September 29, 2023
The No Surprises Act is Not Working Properly, Says Congress…
The House Ways and Means Committee held a hearing last week to discuss the implementation of the No Surprises Act (NSA). In a rare moment of Congressional consensus, bipartisan agreement was reached that the NSA implementation strayed from congressional intent. The Independent Dispute Resolution (IDR) process, which is the mechanism utilized for settling out-of-network payment disputes between providers and payers, was highlighted as being ineffective. The Committee also highlighted how the NSA has made it hard for providers to find network coverage and negatively impacted staffing. Additionally, CMS released a new proposed rule to update and raise the administrative fee for entities seeking to initiate the IDR process. This is on the heels of a TMA lawsuit that ruled that CMS can’t raise the fee by 600% from the initial proposal, as it was done earlier by CMS.
House Ways and Means Hearing on No Surprises Act
- The IDR process was singled out as being overloaded, contentious and lopsided. Witnesses argued that the IDR process forces providers to lose in-network coverage and accept low payments with no enforcement guarantees.
- Witnesses in the hearing called out the Qualified Payment Amount (QPA), which is the basis for determining individual cost sharing for items and services, as the leading concern for why the IDR process skews in the favor of payers.
- Rural Health Care (RHCs) were highlighted as being disproportionately negatively impacted. Because of being small and lacking negotiating power, rural facilities are being hit hard by payers, forcing them to accept low contracting rates or lose network coverage. Payers are emboldened by the NSA due to its unfair tilt favoring their interests over providers. Concerns were raised that, without action, many RHCs will shutter operations due to a lack of financial viability.
We have agreements, but will we have a solution?
The future is cloudy regarding what action will be taken to mitigate the poor implementation. Advocates are pushing for CMS to:
- Continue to maintain the IDR administrative fee at $50, which keeps the IDR process from being cost-prohibitive for many facilities.

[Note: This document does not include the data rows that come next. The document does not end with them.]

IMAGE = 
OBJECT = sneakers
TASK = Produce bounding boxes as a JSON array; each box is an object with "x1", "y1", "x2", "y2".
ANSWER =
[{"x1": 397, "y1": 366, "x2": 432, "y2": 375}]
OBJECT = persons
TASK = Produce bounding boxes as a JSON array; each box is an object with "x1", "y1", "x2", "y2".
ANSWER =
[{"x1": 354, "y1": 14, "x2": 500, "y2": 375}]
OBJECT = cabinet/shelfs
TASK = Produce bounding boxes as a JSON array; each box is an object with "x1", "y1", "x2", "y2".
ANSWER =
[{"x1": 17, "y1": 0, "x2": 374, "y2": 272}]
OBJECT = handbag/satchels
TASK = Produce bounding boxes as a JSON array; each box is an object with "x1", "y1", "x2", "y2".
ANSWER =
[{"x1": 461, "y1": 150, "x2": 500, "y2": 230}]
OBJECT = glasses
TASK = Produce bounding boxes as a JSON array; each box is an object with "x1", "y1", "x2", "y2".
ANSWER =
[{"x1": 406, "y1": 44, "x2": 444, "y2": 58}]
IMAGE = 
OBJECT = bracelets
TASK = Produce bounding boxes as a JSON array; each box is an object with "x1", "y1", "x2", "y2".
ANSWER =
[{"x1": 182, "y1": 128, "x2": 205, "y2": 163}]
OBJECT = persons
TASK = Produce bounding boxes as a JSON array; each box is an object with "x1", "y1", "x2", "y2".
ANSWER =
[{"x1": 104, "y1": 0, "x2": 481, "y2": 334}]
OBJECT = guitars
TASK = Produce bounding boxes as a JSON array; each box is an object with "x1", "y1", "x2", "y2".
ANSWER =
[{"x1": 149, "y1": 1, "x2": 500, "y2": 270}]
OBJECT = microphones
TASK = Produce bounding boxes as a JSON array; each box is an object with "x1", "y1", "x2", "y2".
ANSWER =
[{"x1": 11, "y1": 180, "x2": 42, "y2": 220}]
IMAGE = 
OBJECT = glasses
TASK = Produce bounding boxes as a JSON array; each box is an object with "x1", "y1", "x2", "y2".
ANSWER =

- Require payers to disclose to providers how they are calculating the QPA, which is one of the factors that arbiters consider when determining the out-of-network payment rate in the IDR process. Otherwise, only one party enters the dispute process with the QPA knowledge and whether it accurately represents a median contracted rate. Currently, the arbiter and provider are unable to challenge this factor, as neither the statute nor the regulations require payors to share this information.
- Revise the batching and bundling guidance to allow for a more rational process for facilities to dispute inappropriate reimbursement.
- Ensure that payers are making payments in a reasonable period. The payer must be held responsible for failing to pay providers within the allotted 30-day window.
A Proposed Fix to Administrative Fees
Last week, CMS released a proposed rule that would increase the administrative fee for disputes initiated under the IDR process from $50 to $150 per party per dispute. The departments also propose increasing the fee range for certified IDR entities by 20% for single determinations and 25% for batched determinations. This is in response to a federal judge in Texas that ordered the Agency to vacate nationwide a federal fee increase and batching rule for the IDR process for certain out-of-network providers and group health plans. It was determined that the fee increase violated the Administrative Procedures Act requirement. In response to the ruling, CMS has temporarily suspended the IDR process, including the ability to initiate new disputes.